I was talking with a dear friend this morning. Well, okay, I wasn’t talking. I was sending a message via Facebook. I understand that it’s not the same, even though a large segment of the population seems to think it is. People have virtual conversations with virtual representations of other people, some of whom they’ve never met in real life, and call it “talking with a friend.”
Still, I was communicating with my friend, Micheal Elliott, concerning something he wrote. Micheal is a great writer and I urge you, if you haven’t, to check out his books. You can find them on Amazon and at other purveyors of fine literature.
Today, Micheal was talking about his love for Tybee Island even though it isn’t the same place it was when he wrote Running with the Dolphins. Nothing stays the same. Change is the only real constant in the human universe.

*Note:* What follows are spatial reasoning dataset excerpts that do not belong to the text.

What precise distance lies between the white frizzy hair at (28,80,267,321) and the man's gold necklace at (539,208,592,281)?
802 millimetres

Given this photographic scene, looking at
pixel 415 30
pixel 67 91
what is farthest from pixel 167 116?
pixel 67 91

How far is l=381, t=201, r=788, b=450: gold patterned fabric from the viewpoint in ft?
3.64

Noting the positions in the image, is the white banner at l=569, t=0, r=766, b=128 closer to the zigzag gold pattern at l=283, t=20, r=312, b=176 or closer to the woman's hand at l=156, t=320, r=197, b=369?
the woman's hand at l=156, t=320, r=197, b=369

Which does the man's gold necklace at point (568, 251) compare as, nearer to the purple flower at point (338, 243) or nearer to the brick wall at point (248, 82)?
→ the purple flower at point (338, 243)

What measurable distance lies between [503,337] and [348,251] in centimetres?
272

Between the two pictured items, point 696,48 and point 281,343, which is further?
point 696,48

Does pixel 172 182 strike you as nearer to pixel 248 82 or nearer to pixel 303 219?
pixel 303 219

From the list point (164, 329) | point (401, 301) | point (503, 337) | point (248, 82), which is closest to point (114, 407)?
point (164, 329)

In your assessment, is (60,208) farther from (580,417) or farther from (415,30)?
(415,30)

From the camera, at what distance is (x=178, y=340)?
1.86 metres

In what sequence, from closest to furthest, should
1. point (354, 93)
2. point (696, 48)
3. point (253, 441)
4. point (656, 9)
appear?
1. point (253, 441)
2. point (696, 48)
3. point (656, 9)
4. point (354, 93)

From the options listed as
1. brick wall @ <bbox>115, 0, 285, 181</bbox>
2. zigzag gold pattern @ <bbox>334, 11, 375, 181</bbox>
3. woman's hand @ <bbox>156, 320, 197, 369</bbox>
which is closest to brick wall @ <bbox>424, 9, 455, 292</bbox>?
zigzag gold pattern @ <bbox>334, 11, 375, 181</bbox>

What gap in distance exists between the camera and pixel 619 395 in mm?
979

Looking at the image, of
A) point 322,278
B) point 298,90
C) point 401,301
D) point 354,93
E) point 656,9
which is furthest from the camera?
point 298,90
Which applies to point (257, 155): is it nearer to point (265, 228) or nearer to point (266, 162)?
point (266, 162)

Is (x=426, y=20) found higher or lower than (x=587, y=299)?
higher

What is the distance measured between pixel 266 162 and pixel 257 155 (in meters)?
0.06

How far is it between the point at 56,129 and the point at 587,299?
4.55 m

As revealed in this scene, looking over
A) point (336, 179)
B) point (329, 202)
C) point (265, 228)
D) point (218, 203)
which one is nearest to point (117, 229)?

Change comes to all of us. It doesn’t matter whether or not we want it, welcome it or make war against it. It’s going to happen. Some of the changes may be pleasant for us. Many of the changes will not. When they do come, we are bound to look behind us and find that the reflections of days gone by have a flavor that is bittersweet. There was a wonderful taste to the first forays into life, learning and love. They were special times. We learned about ourselves and the things we could do. We fell in love for the first time. We left home for the great big world. We traveled to places we’d never been before.
Sweet.
Somewhere along the line, we began learning about ourselves and the things we couldn’t do. We discovered that there were things we weren’t allowed to do. Someone broke our hearts. Maybe we broke someone’s heart. The world was not what we had been promised.
Bitter.
Sometimes I look back. Maybe I look back to often, because I like the sweet. I want to recapture what was and make it into what is. That doesn’t work. No matter what I do, the nature of the world remains as it is. Serious. Painful. Uncertain. We just can’t tell what’s in the mix for us and how it will taste.
When I was a child, my mother would occasionally make gumbo. Gumbo is a strange concoction from Louisiana. It looks like something that you would throw out because it was in the refrigerator too long and was undergoing some kind of strange fermentation/molding process.
I would come home in the evening and I’d smell something good from the area of the kitchen.
“What are we having for dinner?”
“Gumbo,” she’d say.
I would stroll to the stove and look in the pot and see something that looked like it should be in some wizard’s cauldron. I was not at all sure I wanted to try that greenish/grayish potion for fear that my stomach would rebel in a dramatic and painful way.
Chicken would be added to the mixture and maybe some smoked sausage. When it was done, the whole thing was served over rice. Amazing! It was delicious and I always asked for seconds. Who knew that this strange looking brew would be so good?
Life is a lot like this strange culinary masterpiece. Often it looks like a mess and we want no part of it. When we taste it, we find that it’s not nearly what we thought it would be and that there are a lot of ingredients that we enjoy.
Life simmers and occasionally boils around us. Sometimes it’s not what we expected. Truthfully, it’s rarely what we expect. The proof is in the tasting. We can long for the sweet taste of what was past. We can take offense at the bitterness that we experience in the present.
We can also, if we choose, use the flavors of the past that we love so well to season our present and become part of the overall experience. It won’t be just like “mom used to make.” It won’t be the sweet taste of remembrance.
But it may be something we can savor for a long time.